Masalehdan and Bruhns both agree that the local community of each culture is indispensable in funding rooms. Masalehdan said they plan to hold local fundraisers and ask members of the Iranian community in Pittsburgh to contribute to the room’s production. The committee also plans to advertise the room on national Iranian television to gather needed funds, which Bruhns said will likely reach $1 million.
“[They] need to beat the bushes,” she said. “You don’t raise a million just by playing around.”
The Finnish room committee is in a similar situation. Bruhns said the idea for a Finnish room began about 25 years ago and that it remains in the drawing stages until they collect enough funds. Assistant to the Nationality Rooms director, Maryann Sivak estimates the room’s budget at approximately $400,000, while the cost of the Philippine room sits at about $475,000.
Construction materials make up a significant portion of the difference in respective budgets. Each Nationality Room’s design architecture must pre-date the style in 1787, the year of Pitt’s founding — though Ardalan’s design includes elements from centuries far earlier, some from Iran’s pre-Islamic period.
Masalehdan said the room’s design reflects mostly architectural elements from the 16th and 17th centuries, as well as display cases with pre-Islamic artwork, glassware and woodworking. The room will feature a half-dome with blue tiling, and — much to Bruhns’ delight — a large, stained-glass peacock.
“I said, you’ve got to appeal to children! What’s wrong with a peacock tail?” Bruhns said. “[Committees] sometimes forget little kids and that they need something to focus on [when touring a room].”
Room committees strive to depict their culture, historically and authentically, using traditional materials. That means hundreds of intricately patterned, deep-blue tiles to cover the Iranian room — and for the Finns, hauling in loads of traditional lumber logs. Seija Cohen, the Finnish room committee chair, said they plan to recreate a traditional Finnish smoke house in their room design.
“The immigrants arriving in the 1800s and 1900s had made impressive history in this country, cultivating land for farming and building their traditional log houses which stood strongly against weather and time,” Cohen said.
Cohen also noted many local Finns were unsatisfied with the first room design, saying its architecture was too modern. It wasn’t until an Idaho-based historian specializing in Finnish log houses, Frank Eld, got involved with the project that room plans reflected the colonial-era log cabin construction. They will build the room under Eld’s guidance using original 100-year-old Finnish cabin logs using traditional Finnish tools, according to the project website.
Also included in building plans are elements of the traditional Finnish sauna, which for Finnish pioneers, Cohen said, even predates the log cabin. It’s her hope that this room will educate more Americans on Finnish history and culture.
“It was and still is like there is something missing,” Cohen said, “When the country who had pioneered most of the West and the East and had made progress on the development of the beginning of the independent United States did not have a room in the Cathedral of Learning.”
Masalehdan feels similarly about the Iranian room — saying Iranian culture has been influential in history and architecture.
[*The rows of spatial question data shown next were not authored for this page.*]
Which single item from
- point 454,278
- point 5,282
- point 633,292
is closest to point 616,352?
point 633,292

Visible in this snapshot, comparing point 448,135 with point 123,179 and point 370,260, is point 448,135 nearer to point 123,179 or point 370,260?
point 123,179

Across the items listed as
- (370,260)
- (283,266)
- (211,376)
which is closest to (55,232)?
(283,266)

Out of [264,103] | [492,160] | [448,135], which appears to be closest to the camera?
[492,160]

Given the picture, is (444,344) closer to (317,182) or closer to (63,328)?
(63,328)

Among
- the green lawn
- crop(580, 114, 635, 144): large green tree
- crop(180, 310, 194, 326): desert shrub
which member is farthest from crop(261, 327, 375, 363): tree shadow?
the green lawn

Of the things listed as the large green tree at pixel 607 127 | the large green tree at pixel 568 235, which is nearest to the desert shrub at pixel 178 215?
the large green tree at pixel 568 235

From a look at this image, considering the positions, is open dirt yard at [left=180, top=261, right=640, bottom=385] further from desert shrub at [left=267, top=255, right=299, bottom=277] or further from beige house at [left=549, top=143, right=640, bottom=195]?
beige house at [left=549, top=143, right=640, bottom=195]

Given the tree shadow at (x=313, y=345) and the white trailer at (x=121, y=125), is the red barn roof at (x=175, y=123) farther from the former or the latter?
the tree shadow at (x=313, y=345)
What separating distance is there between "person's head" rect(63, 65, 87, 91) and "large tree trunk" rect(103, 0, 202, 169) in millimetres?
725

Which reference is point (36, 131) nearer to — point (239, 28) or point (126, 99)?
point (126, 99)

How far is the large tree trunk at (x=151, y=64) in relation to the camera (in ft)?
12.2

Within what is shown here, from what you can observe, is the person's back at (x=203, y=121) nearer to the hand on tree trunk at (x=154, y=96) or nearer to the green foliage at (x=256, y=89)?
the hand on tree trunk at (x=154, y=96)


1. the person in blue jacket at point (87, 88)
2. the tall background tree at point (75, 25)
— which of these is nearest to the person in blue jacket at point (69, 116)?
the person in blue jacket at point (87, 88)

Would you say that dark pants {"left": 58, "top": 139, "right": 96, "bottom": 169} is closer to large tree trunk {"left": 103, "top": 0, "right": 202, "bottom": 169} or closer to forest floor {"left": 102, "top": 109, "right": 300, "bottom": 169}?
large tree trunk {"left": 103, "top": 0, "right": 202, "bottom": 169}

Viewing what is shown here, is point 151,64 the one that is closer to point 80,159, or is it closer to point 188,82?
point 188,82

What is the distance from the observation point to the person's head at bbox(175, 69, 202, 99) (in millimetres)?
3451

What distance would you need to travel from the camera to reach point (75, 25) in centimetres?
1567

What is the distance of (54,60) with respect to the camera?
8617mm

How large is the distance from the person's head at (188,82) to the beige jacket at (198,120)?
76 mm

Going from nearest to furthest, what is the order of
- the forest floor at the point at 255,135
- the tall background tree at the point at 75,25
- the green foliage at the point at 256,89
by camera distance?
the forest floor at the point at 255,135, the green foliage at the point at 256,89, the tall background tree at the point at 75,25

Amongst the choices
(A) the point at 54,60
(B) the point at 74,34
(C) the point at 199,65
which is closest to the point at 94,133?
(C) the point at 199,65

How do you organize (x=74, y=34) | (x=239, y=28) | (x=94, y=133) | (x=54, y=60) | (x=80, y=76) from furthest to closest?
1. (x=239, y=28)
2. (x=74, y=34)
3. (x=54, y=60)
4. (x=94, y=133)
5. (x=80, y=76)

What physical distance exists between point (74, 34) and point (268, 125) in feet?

“I think it would be a disservice to not let students know about another flourishing culture like Iran,” he said.
Both rooms, when complete, will be part of an attraction that already houses cultures and heritages from far-flung corners of the world.
“[It’s] the only attraction of our kind in the world,” Bruhns said, “where the immigrants build their culture into a classroom.”
Correction: Pitt was founded in 1787, not 1782.